▶ _DOCUMENT EXCERPT_:
*** Block opens ***

Tuesday, May 24, 2011

cheer up, it's not the end of the world

As so often, what's so interesting about all the nonsense surrounding the latest Judgment Day prediction is not so much the specifics of the prediction, which is based on some loony numerology which you'd clearly have to be dumber than a bag of hammers to have believed, but the post hoc rationalisation employed by those who believed it in order to prevent their heads from imploding after we inevitably all woke up on May 22nd to find that we were all still here.


The notion of the "rapture", whereby the righteous and virtuous are all simultaneously hoovered up off the earth to everlasting glory and bliss at God's right hand on a given date was pretty much originated (or at least popularised) by a bloke called John Nelson Darby in the mid-19th century. After the salutary lesson of the Great Disappoinment in 1844, when the first attempt at attaching a specific date to it ended in predictably ignominious failure, those predicting the apocalypse have got a bit better at explaining away the series of failed predictions, and more importantly enabling the faithful to perform the necessary mental contortions to keep believing. The usual explanations include:
  • our devotion to preparing for the big day, and our fervent commitment to believing in it, have resulted in a stay of execution for everyone: praise be! This seems to have been the approach taken by the devotees of the barking UFO cult in the classic book When Prophecy Fails.

*** Block closes ***

▶ _EXTRACTED RECORDS_:
*** Block opens ***

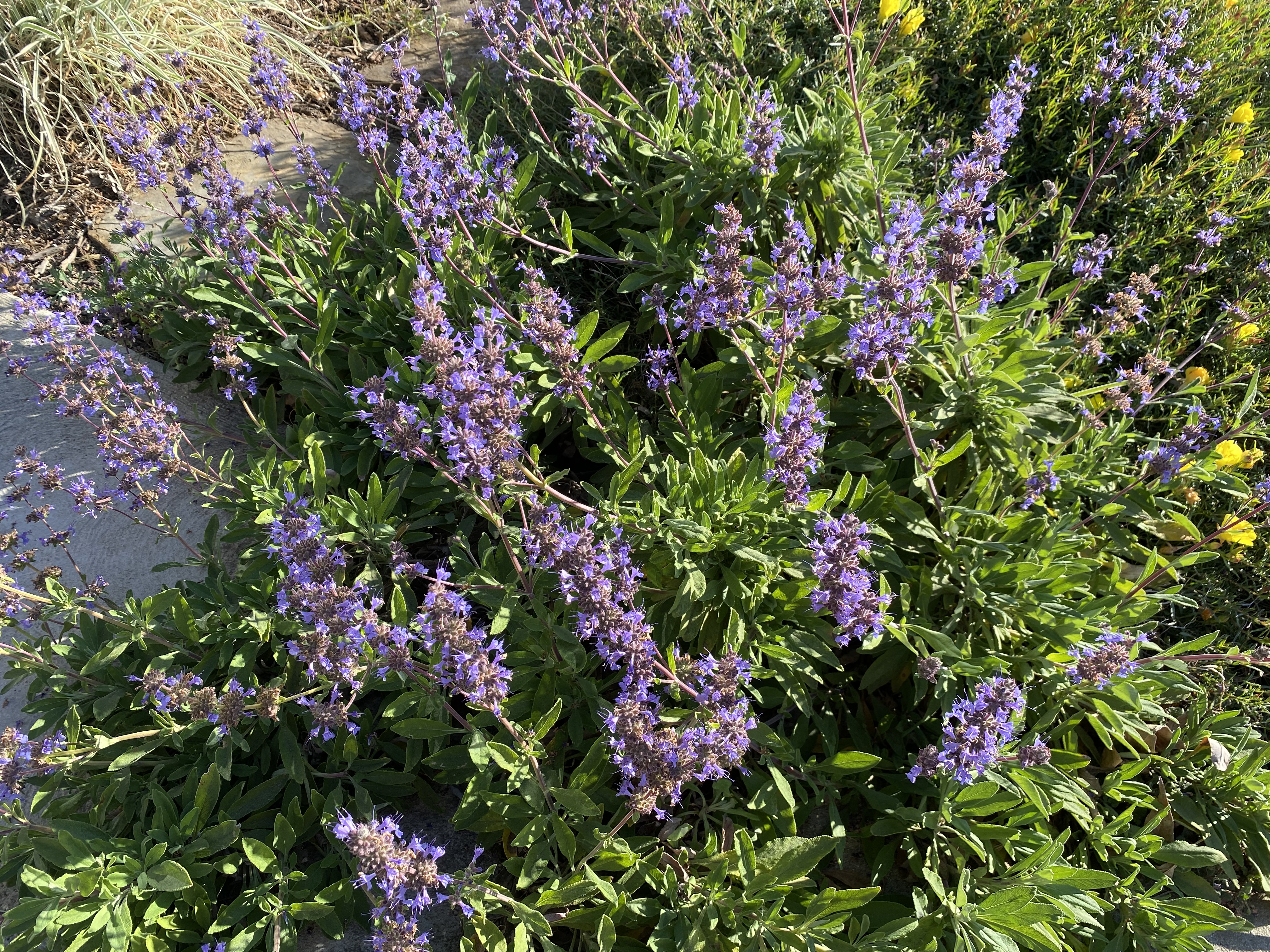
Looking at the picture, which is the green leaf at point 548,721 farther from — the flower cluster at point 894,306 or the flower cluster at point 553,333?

*** Block closes ***
*** Block opens ***

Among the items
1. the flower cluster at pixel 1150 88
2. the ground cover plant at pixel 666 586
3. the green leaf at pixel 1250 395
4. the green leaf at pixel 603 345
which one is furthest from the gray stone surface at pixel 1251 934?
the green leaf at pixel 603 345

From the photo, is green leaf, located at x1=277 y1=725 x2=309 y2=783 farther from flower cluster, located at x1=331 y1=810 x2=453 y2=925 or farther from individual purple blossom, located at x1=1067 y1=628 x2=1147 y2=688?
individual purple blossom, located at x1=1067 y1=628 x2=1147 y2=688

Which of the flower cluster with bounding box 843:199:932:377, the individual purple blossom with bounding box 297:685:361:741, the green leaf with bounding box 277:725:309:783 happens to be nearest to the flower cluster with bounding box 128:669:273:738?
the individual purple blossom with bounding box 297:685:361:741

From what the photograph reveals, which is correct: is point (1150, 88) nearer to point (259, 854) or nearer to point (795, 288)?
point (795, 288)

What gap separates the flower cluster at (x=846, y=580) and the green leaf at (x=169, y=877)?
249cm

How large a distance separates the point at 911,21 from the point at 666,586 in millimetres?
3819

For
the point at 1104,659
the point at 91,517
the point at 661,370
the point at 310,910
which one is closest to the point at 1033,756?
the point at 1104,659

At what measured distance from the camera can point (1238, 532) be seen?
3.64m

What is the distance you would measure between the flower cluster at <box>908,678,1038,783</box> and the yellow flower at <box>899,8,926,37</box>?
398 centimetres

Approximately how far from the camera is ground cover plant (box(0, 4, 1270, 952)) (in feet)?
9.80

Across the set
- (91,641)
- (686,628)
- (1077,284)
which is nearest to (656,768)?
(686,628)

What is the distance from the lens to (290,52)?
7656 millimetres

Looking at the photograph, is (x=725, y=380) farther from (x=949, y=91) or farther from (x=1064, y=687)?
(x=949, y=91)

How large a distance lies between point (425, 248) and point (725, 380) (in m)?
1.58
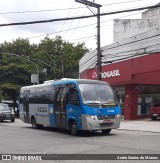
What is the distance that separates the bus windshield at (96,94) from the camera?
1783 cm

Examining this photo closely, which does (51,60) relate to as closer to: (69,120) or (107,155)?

*** Block closes ***
*** Block opens ***

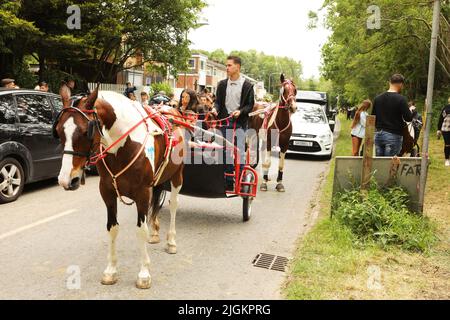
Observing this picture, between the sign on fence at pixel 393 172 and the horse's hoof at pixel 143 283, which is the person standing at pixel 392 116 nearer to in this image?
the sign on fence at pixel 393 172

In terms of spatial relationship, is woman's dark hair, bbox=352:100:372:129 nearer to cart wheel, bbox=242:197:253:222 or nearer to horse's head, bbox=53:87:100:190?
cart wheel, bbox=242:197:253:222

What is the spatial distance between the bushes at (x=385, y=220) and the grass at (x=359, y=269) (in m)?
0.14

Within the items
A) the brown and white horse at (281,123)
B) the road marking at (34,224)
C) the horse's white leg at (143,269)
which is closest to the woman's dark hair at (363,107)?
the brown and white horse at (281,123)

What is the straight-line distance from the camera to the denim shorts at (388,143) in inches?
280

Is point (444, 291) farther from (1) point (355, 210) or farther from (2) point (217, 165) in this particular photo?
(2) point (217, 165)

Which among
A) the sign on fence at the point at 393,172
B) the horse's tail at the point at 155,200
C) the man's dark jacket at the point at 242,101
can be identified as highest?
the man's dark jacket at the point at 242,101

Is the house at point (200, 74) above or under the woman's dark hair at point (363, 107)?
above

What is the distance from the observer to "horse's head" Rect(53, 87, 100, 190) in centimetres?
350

*** Block closes ***

▶ _EXERCISE DIRECTIONS_: According to the blog post about the Judgment Day prediction, why did believers resort to post hoc rationalization? Answer in one to three sentences.

▶ _EXERCISE OUTPUT_: They used it to keep their heads from imploding after everyone woke up on May 22nd and found that they were all still here.